Spark：sc.WholeTextFiles需要很长时间才能执行

Question

I have a cluster and I execute wholeTextFiles which should pull about a million text files who sum up to approximately 10GB total I have one NameNode and two DataNode with 30GB of RAM each, 4 cores each. 我有一个集群，我执行wholeTextFiles ，它应该提取大约一百万个文本文件，总计大约10GB我有一个NameNode和两个DataNode，每个有30GB RAM，每个4个核心。 The data is stored in HDFS . 数据存储在HDFS 。

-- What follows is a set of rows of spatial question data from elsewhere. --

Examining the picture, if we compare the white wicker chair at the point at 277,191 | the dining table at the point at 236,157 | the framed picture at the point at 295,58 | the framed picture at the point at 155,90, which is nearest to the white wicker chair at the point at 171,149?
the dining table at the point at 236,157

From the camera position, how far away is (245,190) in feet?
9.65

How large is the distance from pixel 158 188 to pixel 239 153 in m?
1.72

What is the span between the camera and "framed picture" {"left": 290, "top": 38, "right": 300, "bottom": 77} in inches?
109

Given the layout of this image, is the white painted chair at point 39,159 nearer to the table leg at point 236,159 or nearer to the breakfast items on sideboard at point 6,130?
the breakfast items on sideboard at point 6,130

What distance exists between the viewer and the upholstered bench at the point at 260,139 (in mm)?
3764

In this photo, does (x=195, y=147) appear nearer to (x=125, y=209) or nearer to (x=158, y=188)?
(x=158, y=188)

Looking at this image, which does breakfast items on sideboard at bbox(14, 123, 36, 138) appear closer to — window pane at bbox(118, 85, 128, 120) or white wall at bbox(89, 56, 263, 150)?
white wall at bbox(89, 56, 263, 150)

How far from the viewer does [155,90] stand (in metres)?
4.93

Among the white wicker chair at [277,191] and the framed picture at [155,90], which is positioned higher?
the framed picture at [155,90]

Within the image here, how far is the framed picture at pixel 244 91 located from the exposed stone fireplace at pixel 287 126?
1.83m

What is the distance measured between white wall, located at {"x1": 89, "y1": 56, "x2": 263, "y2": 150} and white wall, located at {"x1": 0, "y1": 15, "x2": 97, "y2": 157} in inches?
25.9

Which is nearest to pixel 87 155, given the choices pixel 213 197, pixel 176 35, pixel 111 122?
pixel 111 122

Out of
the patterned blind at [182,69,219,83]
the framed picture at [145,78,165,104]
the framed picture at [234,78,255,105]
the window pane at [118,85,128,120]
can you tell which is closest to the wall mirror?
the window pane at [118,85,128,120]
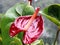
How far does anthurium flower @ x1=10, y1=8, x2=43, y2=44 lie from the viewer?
396 millimetres

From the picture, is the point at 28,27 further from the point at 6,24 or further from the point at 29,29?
the point at 6,24

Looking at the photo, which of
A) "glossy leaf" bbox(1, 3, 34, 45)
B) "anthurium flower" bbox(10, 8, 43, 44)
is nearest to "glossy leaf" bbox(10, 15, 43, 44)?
"anthurium flower" bbox(10, 8, 43, 44)

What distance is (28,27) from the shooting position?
413mm

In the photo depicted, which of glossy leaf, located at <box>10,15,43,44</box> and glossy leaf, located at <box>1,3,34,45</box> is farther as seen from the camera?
glossy leaf, located at <box>1,3,34,45</box>

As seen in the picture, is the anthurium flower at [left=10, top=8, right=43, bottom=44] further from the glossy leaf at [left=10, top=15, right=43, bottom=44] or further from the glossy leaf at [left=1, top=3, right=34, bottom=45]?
the glossy leaf at [left=1, top=3, right=34, bottom=45]

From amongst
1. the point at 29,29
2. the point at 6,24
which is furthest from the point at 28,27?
the point at 6,24

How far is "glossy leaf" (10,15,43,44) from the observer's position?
0.40 metres

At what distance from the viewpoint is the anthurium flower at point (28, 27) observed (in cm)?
40

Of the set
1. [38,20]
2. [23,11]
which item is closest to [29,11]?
[23,11]

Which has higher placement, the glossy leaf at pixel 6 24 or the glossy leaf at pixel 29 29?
the glossy leaf at pixel 29 29

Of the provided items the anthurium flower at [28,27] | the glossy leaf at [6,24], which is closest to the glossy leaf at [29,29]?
the anthurium flower at [28,27]

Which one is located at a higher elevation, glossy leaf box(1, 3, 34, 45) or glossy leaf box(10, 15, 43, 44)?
glossy leaf box(10, 15, 43, 44)

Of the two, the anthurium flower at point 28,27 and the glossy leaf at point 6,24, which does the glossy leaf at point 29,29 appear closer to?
the anthurium flower at point 28,27

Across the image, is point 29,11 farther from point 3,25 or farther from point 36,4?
point 36,4
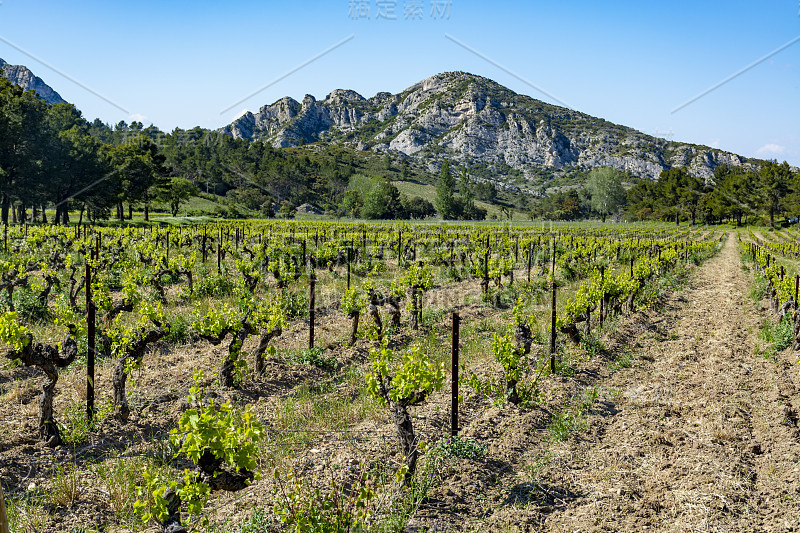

I don't run any special parameters and the job takes 5 hours to just read the data. 我没有运行任何特殊参数，作业需要5个小时才能读取数据。 Is that expected? 这是预期的吗？ are there any parameters that should speed up the read (spark configuration or partition, number of executors?) 是否有任何参数可以加快读取（火花配置或分区，执行器数量？）

I'm just starting and I've never had the need to optimize a job before 我刚刚开始，我以前从未需要优化工作

EDIT: Additionally, can someone explain exactly how the wholeTextFiles function works? 编辑：此外，有人可以准确解释整个文本功能的工作原理吗？ (not how to use it, but how it was programmed). （不是如何使用它，而是如何编程）。 I'm very interested in understand the partition parameter, etc. 我对理解分区参数等非常感兴趣。

EDIT 2: benchmark assessment 编辑2：基准评估

So I tried repartition after the wholeTextFile, the problem is the same because the first read is still using the pre-defined number of partitions, so there are no performance improvements. 所以我在整个文本文件之后尝试重新分区，问题是一样的，因为第一次读取仍然使用预定义数量的分区，因此没有性能改进。 Once the data is loaded the cluster performs really well... I have the following warning message when dealing with the data (for 200k files), on the wholeTextFile: 加载数据后，集群执行得非常好...在处理整个文本文件时，我在处理数据（对于200k文件）时有以下警告消息：

15/01/19 03:52:48 WARN scheduler.TaskSetManager: Stage 0 contains a task of very large size (15795 KB). The maximum recommended task size is 100 KB.

Would that be a reason of the bad performance? 这会是表现糟糕的原因吗？ How do I hedge that? 我该如何对冲呢？

Additionally, when doing a saveAsTextFile, my speed according to Ambari console is 19MB/s. 另外，在执行saveAsTextFile时，根据Ambari控制台的速度是19MB / s。 When doing a read with wholeTextFiles, I am at 300kb/s..... 当使用wholeTextFiles读取时，我的速度为300kb / s .....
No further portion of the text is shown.